Antiziganismus in der DDR

Anlässlich einer Denkmaleinweihung für die während des Nationalsozialismus ermordeten Sinti und Roma in Berlin, veröffentlichte die Antifa Defiant einen Beitrag zum Thema Antiziganismus in der DDR, der die Gedenkkultur und den Umgang mit den Opfern, die lange Zeit, wie auch in der BRD nicht als solche anerkannt wurden, beleuchtet. Insbesondere vor dem aktuell wieder aufflammenden Antiziganismus aus den Reihen der CDU und der 20. Jährung der Pogrome in Rostock-Lichtenhagen, ein interessanter und aufschlussreicher Beitrag:

Antifa Defiant, 25.10.12:

Sie wurden vergessen

“Aber keiner denkt daran, dass auch wir bittre Not gelitten haben, dass sich die Erde von Auschwitz und anderen Lagern rot von unserem Blute färbte. Warum hat man uns nur vergessen?“

Worte einer Sintezza. Worte, denen die Bundeskanzlerin Angela Merkel gestern entgegensetzte, dass der Völkermord an Sinti und Roma tiefe Spuren hinterlassen habe, und noch tiefere Wunden.
Das in Berlin eingeweihte Denkmal für die von den Nazis ermordeten Sinti und Roma, trage das Schicksal des einzelnen Menschen „in unsere Mitte” und mahne an die Verpflichtung, die Würde des Menschen zu achten “und zwar in jedem einzelnen Falle“. [1]
Schlagzeilen wie “Keine Opfer zweiter Klasse“ [2] zeichnen jedoch ein Bild, dass nicht nur aktuelle Zustände schönt, sondern auch die Praxis der Entschädigungspolitik an Sinti und Roma nach dem Nationalsozialismus verzerrt, ja sogar ausspart.

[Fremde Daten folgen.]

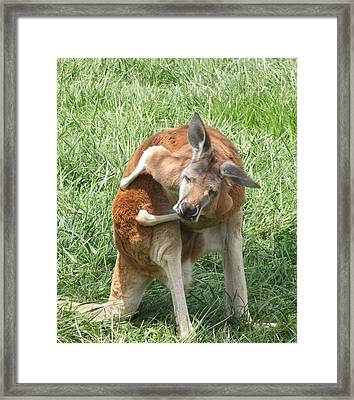 Let Me Grab My Wallet Framed Print by Heather Jett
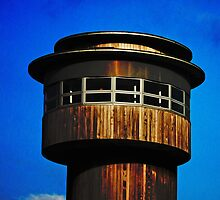 Observation tower, Slimbridge, Gloucester, UK by buttonpresser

Um Aktualität und Brisanz von Vorurteilen und Diskriminierungen gegenüber Romanigemeinschaften zu begreifen und angemessen thematisieren zu können, ist eine Aufarbeitung vergangener Geschehnisse jedoch unumgänglich.
Genauso wenig, wie die Geschichte des Antiziganismus mit den schrecklichen Verbrechen des Nationalsozialismus begann – wurden Sinti und Roma doch bereits 1498 für vogelfrei erklärt, war sie mit ihnen beendet.
Laut gängiger Fachliteratur bezeichnet der Begriff Antiziganismus die Feindschaft gegenüber Sinti und Roma, auf der Grundlage eines “Zigeuner-Bildes“, das aus Klischees, Stereotypen und Vorurteilen zusammengesetzt ist. In der Realität richtet sich die, aus dieser Definition resultierende antiziganistische Aggression jedoch nicht gegen das „abstrakte” Bild, sondern gegen “konkrete“ Menschen.

Antiziganismus in der DDR

Die vergleichsweise wenigen Sinti, die sich in den ersten Nachkriegsjahren in den Gebieten der DDR niederließen, kamen im Zuge großer Umsiedlungen aus Polen und der ehemaligen Tschechoslowakei. Von ihnen abgesehen blieben die DDR Grenzen für den weiteren Zuzug stets streng gesperrt.
Schnell stellt sich die Frage, welche Bestrebungen ein selbsternannter antifaschistischer Staat verfolgte, um an Sinti und Roma als Opfer des Faschismus “Wiedergutmachung“ zu leisten, sollte doch “Die Vernichtung des Nazismus mit seinen Wurzeln“ die Losung und “Der Aufbau einer neuen Welt des Friedens und der Freiheit“ sein Ziel sein.
In Folge hitziger Debatten fand sich schließlich ab 1950 mit den sogenannten “Richtlinien für die Anerkennung als Verfolgte des Naziregimes“ eine gesetzliche Grundlage.
Ab jetzt wurde nicht mehr, wie noch in der sowjetischen Besatzungszone von Opfern des Faschismus gesprochen, sondern von Verfolgten des Naziregimes. Erstmals zählten zu diesen auch
Sinti und Roma, jedoch nur wenn sie
– wegen ihrer Abstammung in Haft waren
– nach 1945 durch das zuständige Arbeitsamt erfasst wurden
– und sich eine antifaschistisch demokratische Haltung bewahrt hatten.
Ein genauerer Blick in die Gesetzbücher macht also deutlich, dass Anerkennung in diesem Sinne für Sinti und Roma lediglich unter einer Vielzahl diskriminierender Einschränkungen und Bedingungen möglich war.
Als einzige Opfergruppe mussten sie Nachweise über einen festen Wohnsitz, sowie Arbeitsplatz erbringen.
Ähnlich wie die vorangegangene Anerkennungspraxis erforderte auch diese viele Nachweise und das Überwinden bürokratischer Hürden. Ausführlicher Lebenslauf, vierseitiger Fragebogen und das Erbringen von Zeugen für die eigene Inhaftierung (weil die tätowierte Häftlingsnummer nicht ausreichte), stellte viele vor kaum zu erfüllende Aufgaben.
Konnten die genannten Voraussetzungen nicht glaubhaft nachgewiesen werden, wurde die Anerkennung nicht “nur“ verweigert, sie konnte auch in Folge einer erneuten Überprüfung wieder entzogen werden. Ein “Verstoß“ gegen den sozialistischen Arbeitsethos, wie ein selbstständiges Gewerbe, konnte sogar durch den sogenannten “Asozialenparagraphen“, die juristische Legitimation dieses andauernden Rassismus, Haftstrafen nach sich ziehen.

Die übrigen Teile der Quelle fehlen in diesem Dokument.